A brief historical aside is in order. As Goody pointed out, it is writing rather than speech that distinguishes custom from law19. A well-crafted legal text represents the next stage in the evolution of law, but the development of writing and the diffusion of literacy did not, in themselves, automatically yield more comprehensible law. The recurrent gap between text and audience is a structural feature of literate legal orders, not a pathology of any one of them.

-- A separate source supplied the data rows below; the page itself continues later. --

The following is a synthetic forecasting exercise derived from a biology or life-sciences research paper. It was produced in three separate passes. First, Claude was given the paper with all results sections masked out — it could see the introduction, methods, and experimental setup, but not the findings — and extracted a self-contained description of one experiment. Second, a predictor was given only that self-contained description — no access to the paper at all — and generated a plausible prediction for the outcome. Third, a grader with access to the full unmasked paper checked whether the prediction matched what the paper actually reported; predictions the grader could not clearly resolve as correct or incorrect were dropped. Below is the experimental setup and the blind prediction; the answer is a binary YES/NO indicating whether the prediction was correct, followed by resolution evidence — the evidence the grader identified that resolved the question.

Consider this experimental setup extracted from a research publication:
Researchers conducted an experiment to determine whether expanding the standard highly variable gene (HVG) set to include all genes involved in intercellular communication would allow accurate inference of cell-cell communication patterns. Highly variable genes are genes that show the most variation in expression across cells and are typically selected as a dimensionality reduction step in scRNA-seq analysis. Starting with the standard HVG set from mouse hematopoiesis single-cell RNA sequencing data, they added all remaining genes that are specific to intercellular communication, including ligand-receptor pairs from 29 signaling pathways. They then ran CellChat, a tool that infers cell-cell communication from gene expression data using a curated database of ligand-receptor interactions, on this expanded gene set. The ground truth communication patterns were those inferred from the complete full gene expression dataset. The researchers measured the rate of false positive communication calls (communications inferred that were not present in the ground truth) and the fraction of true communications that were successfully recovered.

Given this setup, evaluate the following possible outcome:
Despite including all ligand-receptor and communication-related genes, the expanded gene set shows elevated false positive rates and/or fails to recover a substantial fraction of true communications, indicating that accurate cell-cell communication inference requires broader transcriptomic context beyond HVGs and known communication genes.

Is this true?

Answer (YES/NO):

3.1. An illustrative empirical exercise: Latin expressions in CIS arbitrazh decisions
To anchor the foregoing in a concrete empirical observation, this section reports a small replication exercise. Macleod’s widely-cited Note in the Boston College Law Review surveyed the use of fifteen Latin expressions in decisions of the United States Supreme Court, the California Supreme Court and the Massachusetts Supreme Judicial Court, finding that Latin usage in those courts had risen sharply after 1950, with shorter and more translatable phrases appearing more frequently20. The author replicated the Macleod methodology against a corpus of arbitrazh-court decisions from CIS jurisdictions21. In a first stage, the same fifteen terms used by Macleod were searched against the corpus (Figure 1). Most expressions appeared rarely or not at all, which is unsurprising: phrases such as sua sponte, obiter dictum, ratio decidendi and nunc pro tunc are operational only in common-law adjudication, where doctrines of stare decisis and the structure of judicial reasoning give them a working grammar. In civil-law systems they are at most ornamental.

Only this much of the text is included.